El viernes, poco antes de que Frangois Mitterrand regresara a París, un diplomático francés reflexionaba sobre este viaje-relámpago, comparándolo con el anterior, realizado en junio de 1982.

Entonces, la estancia de Mitterrand en Madrid despertó una riada de desilusiones: Mitterrand no dió respuesta concreta a las dos cuestiones-clave de las relaciones bilaterales -la integración de España en la CEE y la colaboración anti-terrorista-, limitándose a decir que el asunto había que tratarlo en el terreno de los hechos y no en el de las declaraciones. Ahora, los franceses recuerdan que nada ha cambiado y que los progresos se han dado porque -se ha trabajado en ese sentido.

Ola antifrancesa

Entretanto, han habido importantes escollos, como cuando, a principios del pasado mes de marzo, un barco de la Marina francesa ametrallaba en el golfo de Vizcaya a dos pesqueros vascos. Entonces, una fuerte ola de opinión anti-francesa invadía los periódicos, en las carreteras se quemaban camiones galos y la Embajada francesa en Madrid era asediada frecuentemente por manifestantes de extrema derecha.Poco después, cuando los ánimos estaban más caldeados, llegaba a Madrid el primer ministro francés, Pierre Mauroy, para entrevistarse con su homólogo español, Felipe González. Como concesión, quizá, a la opinión pública, González apareció con grave gesto en la conferencia de prensa que dió a continuación.
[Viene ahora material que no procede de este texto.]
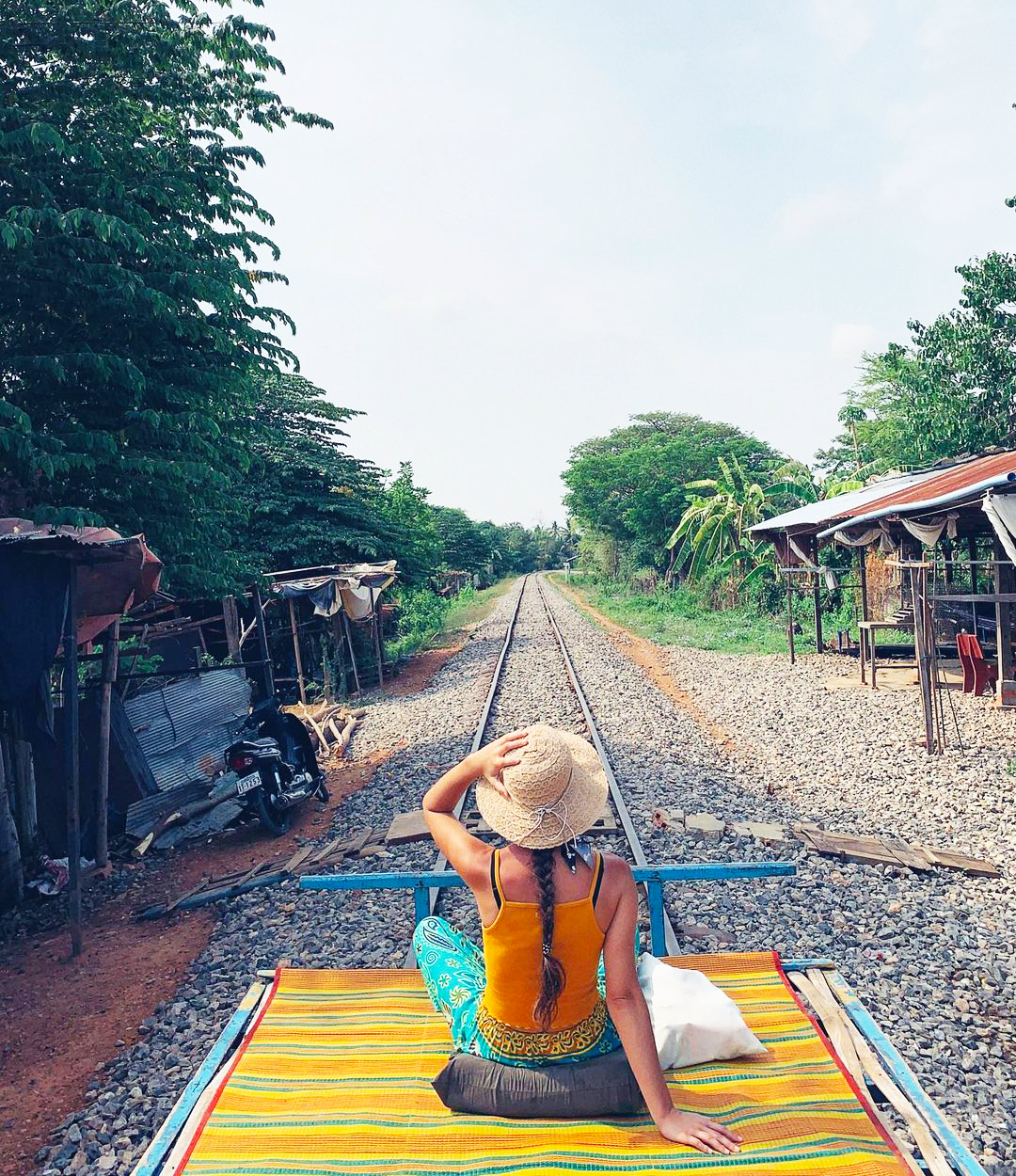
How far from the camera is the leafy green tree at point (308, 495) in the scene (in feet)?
58.4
Los franceses, posteriormente, aclararon que, en contra de lo que se pensaba, "la entrevista fue cordial", lo que, dadas las circunstancias, era bastante más que un clisé diplomático. De aquel escollo no quedan ahora muchos recuerdos: después de ser bombardeada tres veces con bolsas de pintura, la fachada rosa de la Embajada francesa en Madrid ha recuperado su color y su dignidad de viejo palacete: casi un millón de pesetas costó al Estado español la reparación de las iras de los manifestantes.